Provided passage
_ _ _ _ _
These numbers change about as often as I hit the “refresh” button on my laptop or cellphone.  First there were 15 seats and I was #12 on the standby list.  That looked good.  Then a few more people were added to the standby list and I got bumped down some.  It didn’t look like I would make it.  I was just two seats short of making the flight.  The plane’s door was closing in just one minute.  The gate agent read the names of five people.  They had purchased their tickets and checked in.  However, they just hadn’t shown up yet.  If they didn’t show up in sixty seconds their seats would be “given away” to standby passengers like me.  I was going to make it!  Then I looked down the long hallway of the George Bush Intercontinental Airport Terminal A.  There were five little people at the end of the terminal.  However, they were getting bigger.  Yes, they were running.  The clock was ticking.  They were running.  They were getting bigger.  Finally, they made it.  The last five seats on this plane were given to those passengers who had purchased a ticket.  Then, as is always the case, the seventeen standby passengers who did not make the flight “scattered like the wind” including me.

I didn’t make it but I still had some (fading) options.

I had another option.  If that didn’t work I would begin looking for a way to get back to Los Angeles without seeing any racing today.  My flight option to Omaha in about an hour was leaving from terminal B.  Just for kicks I thought I would cruise by the gate where the well overbooked non-stop flight was leaving for Minneapolis in just 18 minutes.  I only decided to head that direction because it was on the way to the Omaha gate.
_ _ _ _ _
Goal
Please print the airport standby passage word for word, starting with "I didn’t make" and going on through "the Omaha gate.".

Saved data entries
_ _ _ _ _
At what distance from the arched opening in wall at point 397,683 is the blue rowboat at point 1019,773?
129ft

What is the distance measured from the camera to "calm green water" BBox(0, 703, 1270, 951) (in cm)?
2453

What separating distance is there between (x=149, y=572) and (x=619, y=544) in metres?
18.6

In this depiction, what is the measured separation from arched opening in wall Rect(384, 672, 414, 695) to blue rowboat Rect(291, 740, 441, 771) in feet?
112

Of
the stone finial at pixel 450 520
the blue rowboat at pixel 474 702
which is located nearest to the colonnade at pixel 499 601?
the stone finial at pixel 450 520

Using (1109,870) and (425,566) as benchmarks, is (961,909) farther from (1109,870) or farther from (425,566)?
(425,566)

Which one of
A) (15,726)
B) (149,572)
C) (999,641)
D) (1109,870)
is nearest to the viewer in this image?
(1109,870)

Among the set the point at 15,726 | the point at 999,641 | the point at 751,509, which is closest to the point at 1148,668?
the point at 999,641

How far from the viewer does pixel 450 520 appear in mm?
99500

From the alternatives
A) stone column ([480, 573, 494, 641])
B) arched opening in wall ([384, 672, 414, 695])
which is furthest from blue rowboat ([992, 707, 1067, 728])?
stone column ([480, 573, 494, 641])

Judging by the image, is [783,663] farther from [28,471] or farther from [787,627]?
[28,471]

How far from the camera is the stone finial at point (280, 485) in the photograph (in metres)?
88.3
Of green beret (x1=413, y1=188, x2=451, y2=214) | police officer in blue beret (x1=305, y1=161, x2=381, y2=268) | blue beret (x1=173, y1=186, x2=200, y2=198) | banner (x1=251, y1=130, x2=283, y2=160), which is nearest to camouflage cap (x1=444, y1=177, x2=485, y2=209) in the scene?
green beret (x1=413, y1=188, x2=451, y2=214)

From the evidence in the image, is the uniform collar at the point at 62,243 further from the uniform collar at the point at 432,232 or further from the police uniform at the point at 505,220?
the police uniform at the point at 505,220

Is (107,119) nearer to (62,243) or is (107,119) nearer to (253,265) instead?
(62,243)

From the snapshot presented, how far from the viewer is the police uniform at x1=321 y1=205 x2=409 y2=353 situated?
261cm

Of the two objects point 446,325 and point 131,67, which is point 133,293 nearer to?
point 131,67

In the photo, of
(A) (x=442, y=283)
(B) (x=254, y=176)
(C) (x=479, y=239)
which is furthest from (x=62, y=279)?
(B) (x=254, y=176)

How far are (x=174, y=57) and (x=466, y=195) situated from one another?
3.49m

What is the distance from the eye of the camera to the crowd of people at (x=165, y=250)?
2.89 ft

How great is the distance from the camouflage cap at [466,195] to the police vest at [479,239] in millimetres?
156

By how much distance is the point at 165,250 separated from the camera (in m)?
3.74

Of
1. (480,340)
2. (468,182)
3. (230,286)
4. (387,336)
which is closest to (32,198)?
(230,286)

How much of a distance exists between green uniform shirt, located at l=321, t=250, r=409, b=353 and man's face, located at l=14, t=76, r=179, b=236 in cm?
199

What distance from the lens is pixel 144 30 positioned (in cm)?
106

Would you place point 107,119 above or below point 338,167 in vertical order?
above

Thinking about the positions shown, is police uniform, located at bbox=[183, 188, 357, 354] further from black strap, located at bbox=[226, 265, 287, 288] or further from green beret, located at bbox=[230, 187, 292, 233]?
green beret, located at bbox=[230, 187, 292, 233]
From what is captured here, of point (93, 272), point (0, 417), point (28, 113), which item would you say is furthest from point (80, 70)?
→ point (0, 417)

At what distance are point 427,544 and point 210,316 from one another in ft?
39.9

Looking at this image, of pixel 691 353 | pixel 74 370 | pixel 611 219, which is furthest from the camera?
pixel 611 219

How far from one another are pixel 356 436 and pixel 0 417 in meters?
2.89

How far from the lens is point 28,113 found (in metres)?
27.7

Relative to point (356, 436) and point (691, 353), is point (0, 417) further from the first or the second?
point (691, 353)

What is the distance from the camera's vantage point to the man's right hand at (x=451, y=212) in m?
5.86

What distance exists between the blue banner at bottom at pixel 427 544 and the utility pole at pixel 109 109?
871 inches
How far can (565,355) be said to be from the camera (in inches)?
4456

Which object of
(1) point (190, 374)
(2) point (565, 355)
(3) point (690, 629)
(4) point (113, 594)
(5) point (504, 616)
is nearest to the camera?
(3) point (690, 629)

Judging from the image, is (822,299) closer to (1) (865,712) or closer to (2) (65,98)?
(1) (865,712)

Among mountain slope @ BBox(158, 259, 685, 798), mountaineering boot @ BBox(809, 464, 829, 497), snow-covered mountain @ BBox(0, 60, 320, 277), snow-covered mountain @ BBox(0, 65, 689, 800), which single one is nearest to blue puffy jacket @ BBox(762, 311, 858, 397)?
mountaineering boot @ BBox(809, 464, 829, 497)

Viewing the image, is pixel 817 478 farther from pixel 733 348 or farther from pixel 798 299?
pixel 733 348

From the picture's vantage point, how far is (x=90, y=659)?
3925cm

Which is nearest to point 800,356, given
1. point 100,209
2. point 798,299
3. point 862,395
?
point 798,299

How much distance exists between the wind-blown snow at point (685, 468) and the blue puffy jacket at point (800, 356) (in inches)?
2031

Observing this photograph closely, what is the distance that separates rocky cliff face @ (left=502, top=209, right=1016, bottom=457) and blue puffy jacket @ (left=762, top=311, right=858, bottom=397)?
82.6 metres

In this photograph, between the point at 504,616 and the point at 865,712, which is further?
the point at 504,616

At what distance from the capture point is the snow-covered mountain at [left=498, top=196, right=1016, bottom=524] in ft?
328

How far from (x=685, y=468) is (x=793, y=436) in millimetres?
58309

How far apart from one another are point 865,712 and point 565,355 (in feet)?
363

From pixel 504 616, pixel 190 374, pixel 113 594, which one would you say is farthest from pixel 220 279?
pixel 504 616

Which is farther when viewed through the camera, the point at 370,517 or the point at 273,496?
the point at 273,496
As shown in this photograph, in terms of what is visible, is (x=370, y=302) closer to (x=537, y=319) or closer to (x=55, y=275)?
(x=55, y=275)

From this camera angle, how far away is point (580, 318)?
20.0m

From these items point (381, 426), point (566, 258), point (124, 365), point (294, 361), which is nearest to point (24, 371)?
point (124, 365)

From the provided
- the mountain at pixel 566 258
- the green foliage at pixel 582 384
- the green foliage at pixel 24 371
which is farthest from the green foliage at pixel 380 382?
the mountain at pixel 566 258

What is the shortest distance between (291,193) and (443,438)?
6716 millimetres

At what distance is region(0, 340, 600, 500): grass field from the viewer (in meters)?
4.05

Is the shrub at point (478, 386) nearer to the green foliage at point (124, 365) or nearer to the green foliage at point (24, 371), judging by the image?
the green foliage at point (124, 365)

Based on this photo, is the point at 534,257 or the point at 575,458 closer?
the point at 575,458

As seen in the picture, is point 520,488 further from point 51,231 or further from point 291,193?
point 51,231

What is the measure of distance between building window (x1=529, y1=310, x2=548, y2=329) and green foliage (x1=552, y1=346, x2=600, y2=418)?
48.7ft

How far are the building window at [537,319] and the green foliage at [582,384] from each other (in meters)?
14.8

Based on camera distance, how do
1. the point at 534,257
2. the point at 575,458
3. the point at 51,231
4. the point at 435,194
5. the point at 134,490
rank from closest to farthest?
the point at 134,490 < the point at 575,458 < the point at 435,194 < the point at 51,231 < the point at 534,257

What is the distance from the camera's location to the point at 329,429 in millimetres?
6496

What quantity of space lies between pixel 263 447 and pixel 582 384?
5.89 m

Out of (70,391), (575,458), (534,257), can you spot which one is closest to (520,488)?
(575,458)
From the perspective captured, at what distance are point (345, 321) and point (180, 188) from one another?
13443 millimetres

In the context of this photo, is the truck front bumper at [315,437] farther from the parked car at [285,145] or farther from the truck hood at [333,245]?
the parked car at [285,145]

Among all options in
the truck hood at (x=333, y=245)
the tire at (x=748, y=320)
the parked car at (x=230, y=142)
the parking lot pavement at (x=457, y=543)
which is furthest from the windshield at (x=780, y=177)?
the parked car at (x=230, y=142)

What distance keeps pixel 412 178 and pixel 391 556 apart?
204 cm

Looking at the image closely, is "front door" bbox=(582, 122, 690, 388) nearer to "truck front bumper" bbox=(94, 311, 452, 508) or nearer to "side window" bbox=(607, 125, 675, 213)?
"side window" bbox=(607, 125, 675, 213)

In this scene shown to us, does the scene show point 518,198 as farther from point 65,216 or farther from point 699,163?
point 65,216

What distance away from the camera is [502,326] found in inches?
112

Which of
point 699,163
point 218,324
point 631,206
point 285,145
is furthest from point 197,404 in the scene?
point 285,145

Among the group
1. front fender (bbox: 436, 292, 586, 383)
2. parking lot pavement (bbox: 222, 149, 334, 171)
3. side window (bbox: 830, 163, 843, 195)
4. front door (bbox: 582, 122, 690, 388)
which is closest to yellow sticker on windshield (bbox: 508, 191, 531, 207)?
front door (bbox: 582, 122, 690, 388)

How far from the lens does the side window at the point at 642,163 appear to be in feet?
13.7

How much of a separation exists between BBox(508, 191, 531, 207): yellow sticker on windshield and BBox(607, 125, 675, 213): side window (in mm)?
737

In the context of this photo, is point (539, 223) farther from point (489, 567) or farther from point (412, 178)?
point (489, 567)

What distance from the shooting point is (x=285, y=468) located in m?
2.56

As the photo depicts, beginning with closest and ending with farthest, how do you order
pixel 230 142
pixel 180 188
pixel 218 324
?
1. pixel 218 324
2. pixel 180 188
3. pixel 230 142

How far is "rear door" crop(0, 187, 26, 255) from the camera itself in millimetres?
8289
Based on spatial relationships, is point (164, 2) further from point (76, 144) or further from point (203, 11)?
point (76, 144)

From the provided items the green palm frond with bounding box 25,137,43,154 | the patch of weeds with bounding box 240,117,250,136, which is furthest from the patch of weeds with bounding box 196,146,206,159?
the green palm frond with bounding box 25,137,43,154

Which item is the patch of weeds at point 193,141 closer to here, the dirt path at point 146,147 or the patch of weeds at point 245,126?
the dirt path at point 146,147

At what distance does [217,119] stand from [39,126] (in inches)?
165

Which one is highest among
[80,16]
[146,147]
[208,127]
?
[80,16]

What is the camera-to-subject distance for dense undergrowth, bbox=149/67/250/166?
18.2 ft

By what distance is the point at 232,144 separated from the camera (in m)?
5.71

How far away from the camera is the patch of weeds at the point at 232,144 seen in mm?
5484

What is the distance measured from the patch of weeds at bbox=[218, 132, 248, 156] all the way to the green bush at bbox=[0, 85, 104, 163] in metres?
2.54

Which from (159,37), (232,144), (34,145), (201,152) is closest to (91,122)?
_ _ _ _ _
Answer to this task
I didn’t make it but I still had some (fading) options.

I had another option.  If that didn’t work I would begin looking for a way to get back to Los Angeles without seeing any racing today.  My flight option to Omaha in about an hour was leaving from terminal B.  Just for kicks I thought I would cruise by the gate where the well overbooked non-stop flight was leaving for Minneapolis in just 18 minutes.  I only decided to head that direction because it was on the way to the Omaha gate.